Mixed blessings across the country after important Survey
Industry sentiment is waning quickly in Victoria and remains cautious in NSW but Queensland is buoyant.
VICTORIA’S property sector is under extreme pressure, NSW is treading water and Queensland has cause for optimism.
These were key takeaways after the release of the latest Procore/Property Council Industry Sentiment Survey, one of the first major looks at the property industry since the start of the Middle East conflict.
In a major blow for the future of housing supply, Victoria’s property sector has recorded its lowest level of industry confidence since September 2020, as concerns around the state’s economic management and property tax settings continue to weigh on sentiment in the lead-up to the state budget.
The latest quarterly Survey shows Victoria’s sentiment index falling 15 points from 99 to 84 – now sitting 20 points below the national average of 104.
Victoria recorded the lowest sentiment nationally for its state government’s handling of planning and managing growth, recording negative 71 points.
Sentiment declined nationally, with the survey completed by Property Council members as the impacts of the global fuel crisis were also beginning to be felt across the economy.
Recent Property Council research shows that more than 65 per cent of Property Council member organisations are being impacted by rising fuel costs, with more than 70 per cent experiencing increased construction costs.
Around half are experiencing higher transport costs. More than half of respondents say projects have been delayed, while just under half have experienced a decline in customer demand.
Property Council of Australia Victorian executive director Cath Evans said the results show a sector battling under the combined weight of tax pressure, rising costs and global volatility.
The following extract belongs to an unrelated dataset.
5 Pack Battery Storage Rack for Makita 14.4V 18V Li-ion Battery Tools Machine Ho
“The numbers don’t lie – confidence is falling and it’s becoming harder for the industry to deliver the homes Victorians need,” Evans said.
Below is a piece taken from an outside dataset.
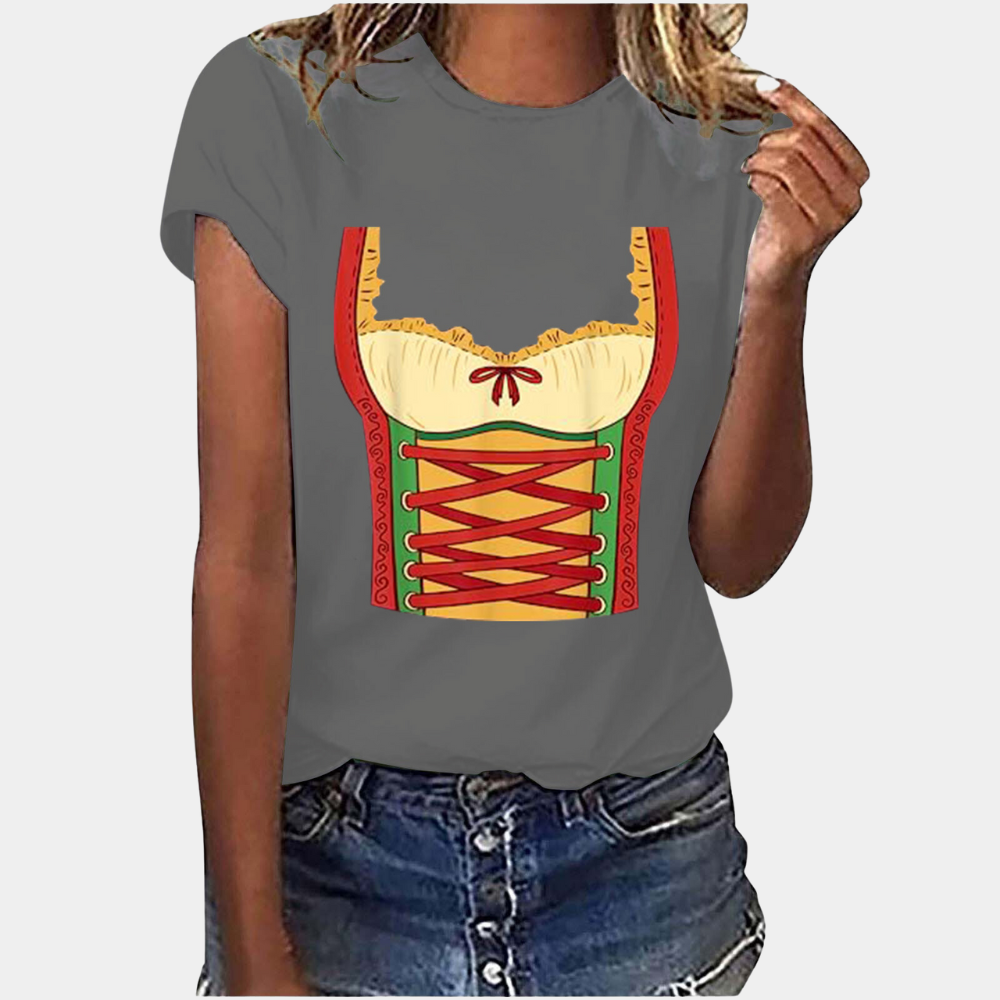 Stilla | Trendy Oktoberfest T-shirt med komfort til damer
“Right now, the cost of developing in Victoria simply isn’t stacking up for a vast array of projects. Rising construction costs and the highest property taxes in the country are stalling projects and deterring investors.
“This is a critical moment. Without action to restore confidence, housing supply will fall further behind demand, as we saw in the latest round of ABS dwelling completion figures.
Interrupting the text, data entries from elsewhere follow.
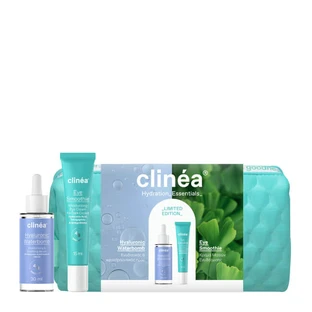 Clinea | Limited Edition Gift Set Hydration Essentials With Waterbomb & Serum Hyaluronic Waterbomb & amp ; Eye Smoothie Eye Cream | 1 set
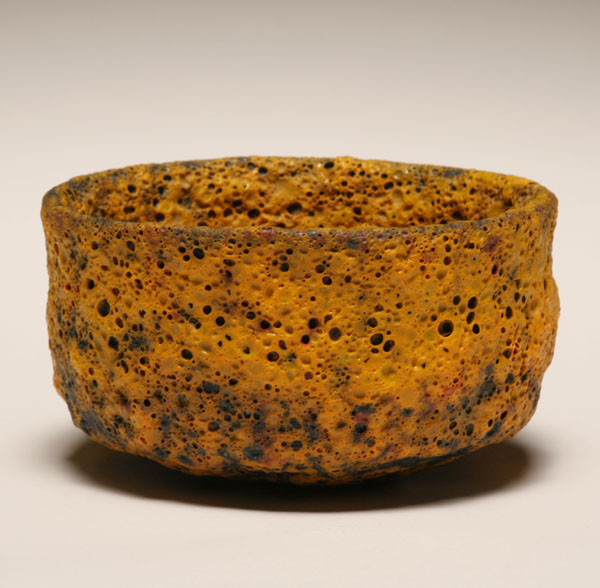 Appraisal: Polia Pillin art pottery bowl yellow volcanic glaze Polish born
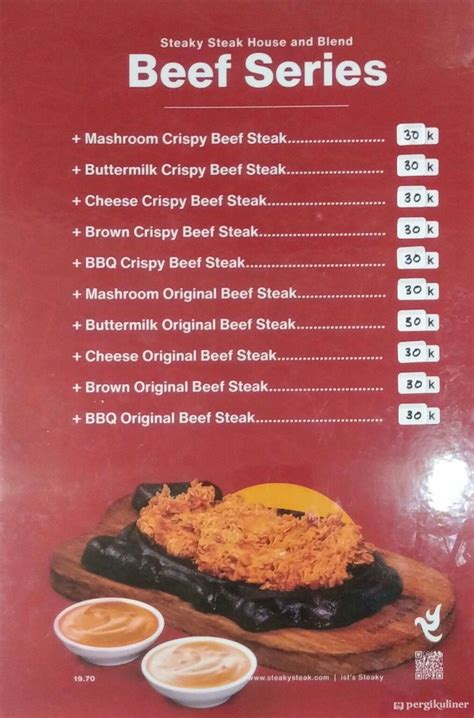 Selalu Diperbarui Menu Steaky Steak Mustika Jaya Bekasi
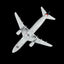 Legacy Jets 1:400 scale US Airways "Shuttle" Airbus A320 N105UW diecast model airplane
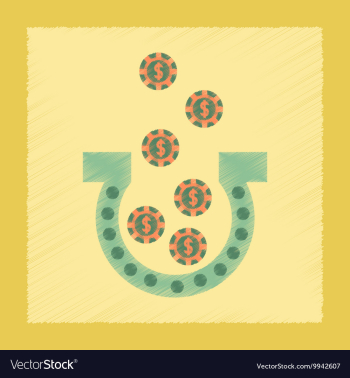 Flat shading style icon good luck logo vector image Flat shading style icon good luck logo vector image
“We need to be delivering more housing – particularly affordable homes – while also fast-tracking major projects that support growth.
“Next month’s Victorian Budget is an opportunity to reset – through targeted tax reform, faster planning and a clear focus on getting more homes built.
Evans said that the property sector continues to call for the appointment of a Housing Commissioner to oversee the sector.
NSW property industry confidence has dropped sharply
The Survey shows NSW confidence falling to 109 index points, down from 128 last quarter, but still above the national result of 104.
Property Council NSW executive director Anita Hugo said the March quarter results reflect one of the first industry-wide snapshots capturing the impact of the Middle East conflict, fuel shortages and escalating input costs.
“The result is a sharp reset in confidence driven by costs and feasibility, not by a lack of demand for housing, commercial space or investment,” Hugo said.
“NSW confidence has clearly taken a hit, but it remains in positive territory and above the national index.
“That tells us there is still appetite to invest and build in our state, however the industry is being squeezed hard by higher construction, financing and operating costs.”
Capital growth expectations across NSW remain mostly positive, though weaker than last quarter.
Residential, industrial, retirement living and hotels all remain in growth territory, while office and retail expectations are subdued, reflecting higher financing costs and softer tenant demand in some segments.
Hugo said the industry’s ongoing engagement with the NSW Government had been constructive, with Building Commission NSW’s initial housing industry roundtable this week reflecting a welcome step to better understand the cost and feasibility pressures facing the industry.
“Faster approvals and infrastructure coordination matter more than ever, paired with action on taxes, charges and fees that are making projects unviable,” she said.
“For confidence to translate into cranes on the skyline and homes on the ground, we need to actively reduce the cost stack, especially at a time when global factors are already pushing costs higher.”
Queensland’s property sector is optimistic
The Survey showed Queensland industry sentiment was positive at 124 index points, a decline from results recorded in December 2025, but comfortably above the national result of 104 index points.
Property Council Queensland executive director Jess Caire said the results were encouraging but served as a reminder that Queensland couldn’t afford to waste current opportunities.
“With a strong future pipeline of work and ongoing population growth, it’s not hard to see why industry sentiment in Queensland remains buoyant,” Caire said.
“However, we cannot take these circumstances for granted. What the Survey results show is that as our pipeline grows, industry is uncertain about who will build and complete those projects.
“These results remind us that the productivity conversation is still live and that the second step of securing and growing a sustainable, long-term construction workforce will be essential to capitalise on Queensland’s current momentum.”
Other key insights in the survey revealed Queensland also led the nation for capital growth expectations across office and hotel property, reflecting the commercial office and hotel bed crunch expected in the lead up to the 2032 Olympic Games.